» **Instructions for the task**:
Reproduce every one of the entries below word for word, leaving out the pictures.

» **Provided records**:
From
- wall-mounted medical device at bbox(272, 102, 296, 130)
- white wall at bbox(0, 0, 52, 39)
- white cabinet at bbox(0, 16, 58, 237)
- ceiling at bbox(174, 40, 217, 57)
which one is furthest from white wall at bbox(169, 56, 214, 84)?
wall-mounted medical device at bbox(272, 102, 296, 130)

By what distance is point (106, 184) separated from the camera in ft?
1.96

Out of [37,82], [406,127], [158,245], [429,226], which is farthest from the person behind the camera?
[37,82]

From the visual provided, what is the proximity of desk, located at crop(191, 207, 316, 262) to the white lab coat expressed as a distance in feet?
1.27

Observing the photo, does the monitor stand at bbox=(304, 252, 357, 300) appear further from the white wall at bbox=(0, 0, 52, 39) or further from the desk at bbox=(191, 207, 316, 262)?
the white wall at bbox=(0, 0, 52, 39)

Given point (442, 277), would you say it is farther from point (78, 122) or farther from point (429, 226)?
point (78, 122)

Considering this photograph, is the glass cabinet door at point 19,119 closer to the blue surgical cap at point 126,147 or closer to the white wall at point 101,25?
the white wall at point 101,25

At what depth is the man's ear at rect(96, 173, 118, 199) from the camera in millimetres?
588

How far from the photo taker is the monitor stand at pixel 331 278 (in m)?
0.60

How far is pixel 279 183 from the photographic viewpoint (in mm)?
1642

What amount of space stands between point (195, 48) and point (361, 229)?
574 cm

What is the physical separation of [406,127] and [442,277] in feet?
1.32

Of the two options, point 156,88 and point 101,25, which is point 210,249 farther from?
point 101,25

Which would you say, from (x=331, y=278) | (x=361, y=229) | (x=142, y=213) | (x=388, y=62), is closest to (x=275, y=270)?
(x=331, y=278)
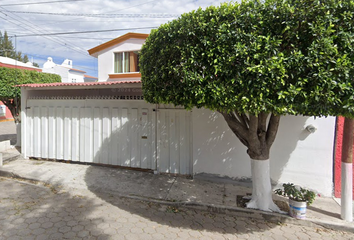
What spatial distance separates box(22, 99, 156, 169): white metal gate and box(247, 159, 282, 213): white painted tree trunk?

» **Exercise response**:
From
- wall-mounted medical device at bbox(272, 102, 296, 130)
- white wall at bbox(0, 0, 52, 39)
- white cabinet at bbox(0, 16, 58, 237)
- ceiling at bbox(174, 40, 217, 57)
which one is furthest from white wall at bbox(169, 56, 214, 84)?
wall-mounted medical device at bbox(272, 102, 296, 130)

By what distance is point (106, 184) separated from the camera in ft?
1.96

Out of [37,82], [406,127], [158,245], [429,226], which is farthest from the person behind the camera?
[37,82]

From the visual provided, what is the proximity of desk, located at crop(191, 207, 316, 262) to the white lab coat expressed as a distance in feet?
1.27

Observing the photo, does the monitor stand at bbox=(304, 252, 357, 300) appear further from the white wall at bbox=(0, 0, 52, 39) or further from the desk at bbox=(191, 207, 316, 262)?
the white wall at bbox=(0, 0, 52, 39)

Given point (442, 277), would you say it is farther from point (78, 122) or farther from point (429, 226)?
point (78, 122)

Considering this photograph, is the glass cabinet door at point 19,119 closer to the blue surgical cap at point 126,147 or closer to the white wall at point 101,25?
the white wall at point 101,25

At what depth is the man's ear at rect(96, 173, 118, 199) from the camera in millimetres?
588

How far from the photo taker is the monitor stand at pixel 331 278 (in m)?
0.60

How far is pixel 279 183 from the photographic viewpoint (in mm)?
1642

What amount of space stands between point (195, 48) and point (361, 229)?
574 cm

What is the physical separation of [406,127] and [442,277] in feet?
1.32

Of the two options, point 156,88 and point 101,25, which is point 210,249 farther from?
point 101,25

Which would you say, from (x=331, y=278) | (x=361, y=229) | (x=142, y=213) | (x=388, y=62), is closest to (x=275, y=270)?
(x=331, y=278)
What spatial distance separates box(22, 99, 156, 169): white metal gate and box(247, 159, 282, 213): white painted tree trunk?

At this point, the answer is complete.